To this hard-bitten bunch of professionals I
arrived as a Johnny-come-lately, a sacred cow, a kind of tourist. I think they
felt that I was muscling in on their hard-gained territory. When, however,
they found that I was not duplicating their work, was not reporting straight
news, they were very kind to me and went out of their way to help me and to
instruct me in the things I didn’t know. For example, it was Capa who gave me
the best combat advice I ever heard. It was, “Stay where you are. If they
haven’t hit you, they haven’t seen you.” And then Capa had to go and step on a
land mine in Viet-Nam, just when he was about to retire from the whole
terrible, futile business. And Ernie Pyle got it between the eyes from a sniper
on the trip he planned as his weary last.
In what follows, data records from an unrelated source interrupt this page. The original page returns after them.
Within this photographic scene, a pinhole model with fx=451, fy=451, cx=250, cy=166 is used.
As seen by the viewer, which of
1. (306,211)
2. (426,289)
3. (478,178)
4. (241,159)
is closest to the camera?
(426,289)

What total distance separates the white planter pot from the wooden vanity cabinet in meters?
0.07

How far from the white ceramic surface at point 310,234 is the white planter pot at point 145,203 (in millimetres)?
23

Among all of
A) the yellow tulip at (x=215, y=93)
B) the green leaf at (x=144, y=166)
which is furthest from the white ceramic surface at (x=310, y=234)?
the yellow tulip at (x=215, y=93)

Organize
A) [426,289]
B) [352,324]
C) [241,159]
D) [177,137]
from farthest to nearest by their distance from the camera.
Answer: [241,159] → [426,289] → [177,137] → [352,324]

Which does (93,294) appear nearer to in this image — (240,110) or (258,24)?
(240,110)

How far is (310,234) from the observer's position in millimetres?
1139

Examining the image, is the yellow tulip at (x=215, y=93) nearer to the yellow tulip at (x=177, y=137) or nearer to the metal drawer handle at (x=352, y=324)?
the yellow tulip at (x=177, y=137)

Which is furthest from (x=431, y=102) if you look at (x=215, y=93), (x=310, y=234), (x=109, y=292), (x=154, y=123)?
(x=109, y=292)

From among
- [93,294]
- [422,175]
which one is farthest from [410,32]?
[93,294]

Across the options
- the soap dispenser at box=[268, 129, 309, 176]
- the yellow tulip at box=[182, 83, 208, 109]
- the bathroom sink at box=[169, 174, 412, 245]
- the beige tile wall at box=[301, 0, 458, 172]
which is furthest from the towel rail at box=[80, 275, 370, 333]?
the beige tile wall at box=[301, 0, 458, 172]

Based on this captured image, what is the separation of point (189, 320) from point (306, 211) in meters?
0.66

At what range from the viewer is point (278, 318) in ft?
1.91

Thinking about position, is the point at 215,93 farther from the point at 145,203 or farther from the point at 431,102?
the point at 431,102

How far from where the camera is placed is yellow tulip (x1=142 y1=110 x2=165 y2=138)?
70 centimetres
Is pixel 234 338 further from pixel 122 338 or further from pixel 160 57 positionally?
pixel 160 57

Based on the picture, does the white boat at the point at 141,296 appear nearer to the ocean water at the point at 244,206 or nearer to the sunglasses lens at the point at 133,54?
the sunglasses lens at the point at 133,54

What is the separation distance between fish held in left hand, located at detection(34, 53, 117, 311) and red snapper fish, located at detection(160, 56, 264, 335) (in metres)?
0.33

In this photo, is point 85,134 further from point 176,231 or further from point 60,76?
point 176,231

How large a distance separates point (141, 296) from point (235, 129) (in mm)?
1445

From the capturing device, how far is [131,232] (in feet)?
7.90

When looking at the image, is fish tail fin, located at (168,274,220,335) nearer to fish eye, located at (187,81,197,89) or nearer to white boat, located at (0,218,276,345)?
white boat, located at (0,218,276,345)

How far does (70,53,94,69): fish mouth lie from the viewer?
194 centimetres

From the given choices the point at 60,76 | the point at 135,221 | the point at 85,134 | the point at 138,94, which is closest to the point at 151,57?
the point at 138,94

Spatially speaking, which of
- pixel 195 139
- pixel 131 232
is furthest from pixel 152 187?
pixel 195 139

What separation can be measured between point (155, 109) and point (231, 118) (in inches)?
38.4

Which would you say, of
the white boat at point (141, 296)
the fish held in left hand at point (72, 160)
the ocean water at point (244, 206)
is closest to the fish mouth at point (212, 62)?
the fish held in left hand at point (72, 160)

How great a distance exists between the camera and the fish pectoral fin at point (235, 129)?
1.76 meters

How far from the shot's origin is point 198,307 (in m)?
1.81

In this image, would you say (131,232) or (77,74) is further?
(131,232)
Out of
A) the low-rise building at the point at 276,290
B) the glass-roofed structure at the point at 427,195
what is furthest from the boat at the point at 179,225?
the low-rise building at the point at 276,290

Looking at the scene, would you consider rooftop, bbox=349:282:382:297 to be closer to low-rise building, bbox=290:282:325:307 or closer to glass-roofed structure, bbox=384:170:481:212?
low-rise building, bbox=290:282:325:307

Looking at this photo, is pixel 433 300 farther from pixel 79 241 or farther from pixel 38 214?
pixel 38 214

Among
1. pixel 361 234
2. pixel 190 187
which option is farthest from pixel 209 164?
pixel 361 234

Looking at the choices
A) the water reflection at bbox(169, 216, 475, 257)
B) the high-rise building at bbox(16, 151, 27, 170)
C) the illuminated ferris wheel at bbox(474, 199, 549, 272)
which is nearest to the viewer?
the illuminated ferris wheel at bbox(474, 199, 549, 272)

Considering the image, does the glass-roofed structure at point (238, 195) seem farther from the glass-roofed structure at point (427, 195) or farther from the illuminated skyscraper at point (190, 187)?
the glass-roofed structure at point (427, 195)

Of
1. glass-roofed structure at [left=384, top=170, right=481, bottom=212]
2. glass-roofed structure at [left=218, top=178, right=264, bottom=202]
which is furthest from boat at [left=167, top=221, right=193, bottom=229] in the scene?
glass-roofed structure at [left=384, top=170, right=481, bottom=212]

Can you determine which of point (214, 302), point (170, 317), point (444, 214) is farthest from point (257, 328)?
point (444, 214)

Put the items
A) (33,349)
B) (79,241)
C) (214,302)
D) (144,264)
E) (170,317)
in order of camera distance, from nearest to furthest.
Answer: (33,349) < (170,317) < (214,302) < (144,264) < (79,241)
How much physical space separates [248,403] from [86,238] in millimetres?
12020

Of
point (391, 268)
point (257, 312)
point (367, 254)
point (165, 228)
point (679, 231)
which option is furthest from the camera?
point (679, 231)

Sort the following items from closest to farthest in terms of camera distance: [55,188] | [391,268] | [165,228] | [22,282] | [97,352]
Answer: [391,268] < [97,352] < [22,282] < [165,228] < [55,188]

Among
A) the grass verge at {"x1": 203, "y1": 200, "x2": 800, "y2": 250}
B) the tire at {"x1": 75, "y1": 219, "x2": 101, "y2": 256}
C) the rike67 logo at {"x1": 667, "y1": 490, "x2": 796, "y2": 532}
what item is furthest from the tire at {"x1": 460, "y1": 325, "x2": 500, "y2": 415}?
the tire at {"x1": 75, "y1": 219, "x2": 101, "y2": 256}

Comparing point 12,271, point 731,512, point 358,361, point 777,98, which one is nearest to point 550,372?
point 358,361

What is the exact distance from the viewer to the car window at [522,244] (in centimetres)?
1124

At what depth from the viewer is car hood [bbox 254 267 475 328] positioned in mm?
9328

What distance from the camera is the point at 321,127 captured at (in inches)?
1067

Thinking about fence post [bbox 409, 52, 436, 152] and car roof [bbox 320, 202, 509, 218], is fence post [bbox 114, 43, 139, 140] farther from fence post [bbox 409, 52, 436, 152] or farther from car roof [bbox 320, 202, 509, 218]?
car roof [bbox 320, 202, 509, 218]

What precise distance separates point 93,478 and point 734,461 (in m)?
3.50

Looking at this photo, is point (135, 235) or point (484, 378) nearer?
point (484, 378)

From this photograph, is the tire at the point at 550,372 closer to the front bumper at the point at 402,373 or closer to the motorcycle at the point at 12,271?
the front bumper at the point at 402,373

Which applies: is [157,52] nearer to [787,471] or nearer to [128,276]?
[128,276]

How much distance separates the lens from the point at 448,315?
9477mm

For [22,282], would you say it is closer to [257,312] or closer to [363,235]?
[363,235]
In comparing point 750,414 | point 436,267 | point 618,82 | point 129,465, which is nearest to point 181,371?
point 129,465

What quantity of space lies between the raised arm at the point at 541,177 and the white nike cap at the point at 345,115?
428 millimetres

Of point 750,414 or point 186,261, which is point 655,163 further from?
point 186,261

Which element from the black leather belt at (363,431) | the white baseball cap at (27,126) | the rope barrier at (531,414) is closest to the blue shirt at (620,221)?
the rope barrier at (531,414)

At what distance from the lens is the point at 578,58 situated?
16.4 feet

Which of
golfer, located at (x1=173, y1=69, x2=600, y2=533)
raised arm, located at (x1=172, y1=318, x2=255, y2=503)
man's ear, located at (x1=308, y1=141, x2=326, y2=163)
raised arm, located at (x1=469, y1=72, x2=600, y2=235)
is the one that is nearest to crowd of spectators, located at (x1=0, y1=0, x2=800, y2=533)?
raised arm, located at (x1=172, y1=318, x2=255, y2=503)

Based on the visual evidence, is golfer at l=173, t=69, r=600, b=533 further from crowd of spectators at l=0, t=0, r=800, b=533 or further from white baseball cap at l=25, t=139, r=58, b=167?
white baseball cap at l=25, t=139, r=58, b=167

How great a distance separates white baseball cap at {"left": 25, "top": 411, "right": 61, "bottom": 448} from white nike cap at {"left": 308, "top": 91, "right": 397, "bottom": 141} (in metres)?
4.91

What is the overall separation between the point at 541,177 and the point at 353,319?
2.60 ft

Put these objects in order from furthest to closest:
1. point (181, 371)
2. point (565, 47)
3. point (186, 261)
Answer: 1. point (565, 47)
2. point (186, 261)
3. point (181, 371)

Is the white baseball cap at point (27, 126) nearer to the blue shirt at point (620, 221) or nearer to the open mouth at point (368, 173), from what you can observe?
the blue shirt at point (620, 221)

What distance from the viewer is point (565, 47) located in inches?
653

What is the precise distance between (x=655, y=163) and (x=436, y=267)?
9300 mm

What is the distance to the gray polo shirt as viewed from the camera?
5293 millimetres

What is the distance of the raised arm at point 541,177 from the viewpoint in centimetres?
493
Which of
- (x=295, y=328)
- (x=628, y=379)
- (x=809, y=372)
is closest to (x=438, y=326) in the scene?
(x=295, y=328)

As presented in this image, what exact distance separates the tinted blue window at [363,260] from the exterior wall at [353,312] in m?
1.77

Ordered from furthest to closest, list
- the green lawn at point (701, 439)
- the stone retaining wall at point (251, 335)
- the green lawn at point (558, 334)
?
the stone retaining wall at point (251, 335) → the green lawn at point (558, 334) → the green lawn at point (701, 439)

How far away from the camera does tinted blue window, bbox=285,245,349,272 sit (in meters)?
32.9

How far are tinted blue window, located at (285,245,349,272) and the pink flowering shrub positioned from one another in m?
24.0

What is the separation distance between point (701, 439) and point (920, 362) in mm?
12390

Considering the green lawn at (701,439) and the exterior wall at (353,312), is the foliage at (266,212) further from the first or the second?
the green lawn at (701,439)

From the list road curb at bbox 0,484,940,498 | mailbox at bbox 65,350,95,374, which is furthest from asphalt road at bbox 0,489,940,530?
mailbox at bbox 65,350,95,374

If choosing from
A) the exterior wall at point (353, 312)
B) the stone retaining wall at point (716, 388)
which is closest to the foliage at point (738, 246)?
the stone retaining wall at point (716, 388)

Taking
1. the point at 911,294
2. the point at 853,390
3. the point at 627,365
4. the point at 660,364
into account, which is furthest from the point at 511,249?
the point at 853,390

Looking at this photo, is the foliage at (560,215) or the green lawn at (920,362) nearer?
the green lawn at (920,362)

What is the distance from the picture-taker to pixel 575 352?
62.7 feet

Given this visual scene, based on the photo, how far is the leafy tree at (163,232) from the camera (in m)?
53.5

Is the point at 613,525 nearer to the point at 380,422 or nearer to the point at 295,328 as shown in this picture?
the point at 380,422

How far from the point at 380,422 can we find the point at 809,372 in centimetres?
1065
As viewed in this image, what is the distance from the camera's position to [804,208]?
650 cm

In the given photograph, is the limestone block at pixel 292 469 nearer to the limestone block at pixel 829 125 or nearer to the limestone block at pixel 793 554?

All of us developed our coy little tricks with
copy. Reading these old pieces, I recognize one of mine. I never admitted
having seen anything myself. In describing a scene I invariably put it in the
mouth of someone else. I forget why-1 did this. Perhaps I felt that it would be
more believable if told by someone else. Or it is possible that I felt an
interloper, and eavesdropper on the war, and was a little bit ashamed of being
there at all. Maybe I was ashamed that I could go home and soldiers couldn’t.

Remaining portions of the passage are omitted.